• **Work to do**
Pick out every line of the items below that contains the word "bride" and copy each of those lines.

• **Entries provided**
• • •
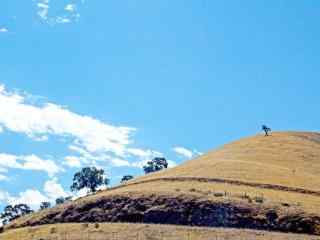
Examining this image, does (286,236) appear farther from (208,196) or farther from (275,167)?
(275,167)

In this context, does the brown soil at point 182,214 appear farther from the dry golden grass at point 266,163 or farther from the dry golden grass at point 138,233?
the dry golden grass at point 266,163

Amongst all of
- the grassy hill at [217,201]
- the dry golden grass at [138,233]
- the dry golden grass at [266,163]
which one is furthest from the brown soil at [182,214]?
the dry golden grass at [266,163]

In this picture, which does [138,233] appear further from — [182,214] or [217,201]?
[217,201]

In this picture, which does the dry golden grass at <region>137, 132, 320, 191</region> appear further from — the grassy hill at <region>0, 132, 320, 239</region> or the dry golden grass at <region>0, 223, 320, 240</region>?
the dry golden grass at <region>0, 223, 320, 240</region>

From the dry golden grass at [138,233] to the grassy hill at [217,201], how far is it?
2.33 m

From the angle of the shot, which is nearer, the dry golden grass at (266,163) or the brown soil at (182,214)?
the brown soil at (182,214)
• • •
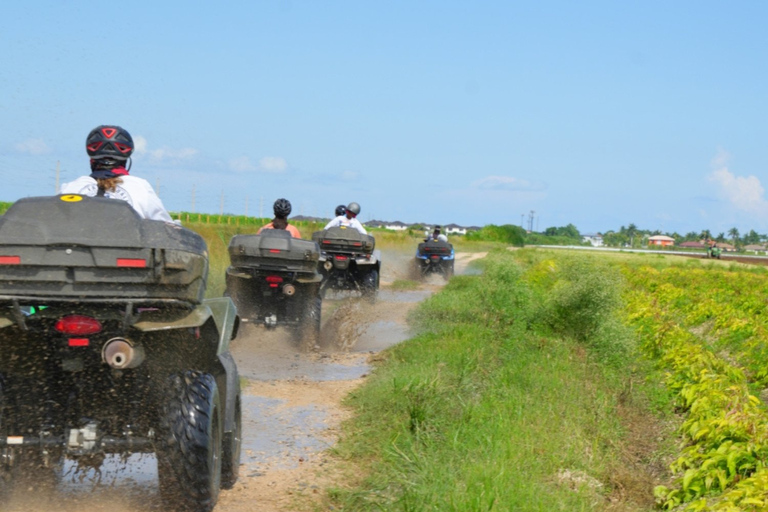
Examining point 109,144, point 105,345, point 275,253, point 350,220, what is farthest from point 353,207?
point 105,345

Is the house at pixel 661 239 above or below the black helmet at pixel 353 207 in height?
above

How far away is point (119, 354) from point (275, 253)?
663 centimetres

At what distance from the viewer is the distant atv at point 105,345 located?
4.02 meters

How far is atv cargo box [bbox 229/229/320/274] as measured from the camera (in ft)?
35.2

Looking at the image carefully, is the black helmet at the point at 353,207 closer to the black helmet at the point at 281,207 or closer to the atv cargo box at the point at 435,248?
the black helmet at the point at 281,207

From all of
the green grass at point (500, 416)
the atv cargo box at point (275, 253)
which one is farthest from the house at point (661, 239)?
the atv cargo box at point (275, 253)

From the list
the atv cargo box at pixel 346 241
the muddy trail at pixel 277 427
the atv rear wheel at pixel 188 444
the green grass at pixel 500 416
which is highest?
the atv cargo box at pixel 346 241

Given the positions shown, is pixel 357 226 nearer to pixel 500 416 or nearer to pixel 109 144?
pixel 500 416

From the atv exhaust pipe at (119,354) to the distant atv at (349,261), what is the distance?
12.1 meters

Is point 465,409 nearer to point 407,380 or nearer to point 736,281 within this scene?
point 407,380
• • •
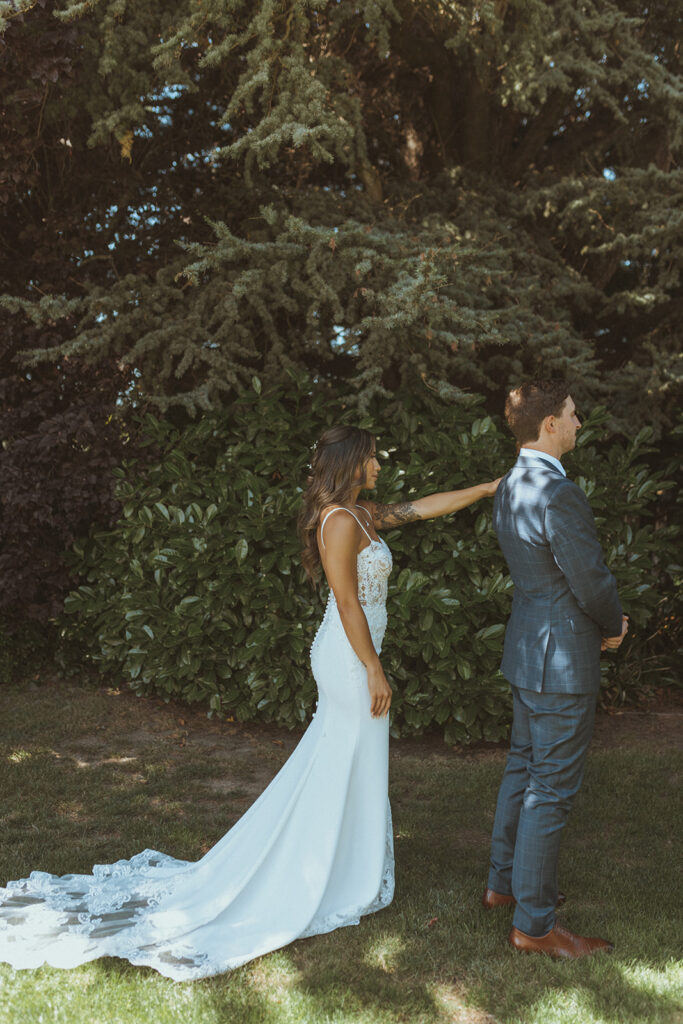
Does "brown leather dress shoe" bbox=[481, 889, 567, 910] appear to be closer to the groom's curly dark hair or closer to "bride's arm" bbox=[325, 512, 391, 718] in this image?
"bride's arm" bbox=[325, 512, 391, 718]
• • •
• **Solution to this problem**
Does "brown leather dress shoe" bbox=[481, 889, 567, 910] appear to be closer to the groom's curly dark hair or closer to "bride's arm" bbox=[325, 512, 391, 718] in this image?
"bride's arm" bbox=[325, 512, 391, 718]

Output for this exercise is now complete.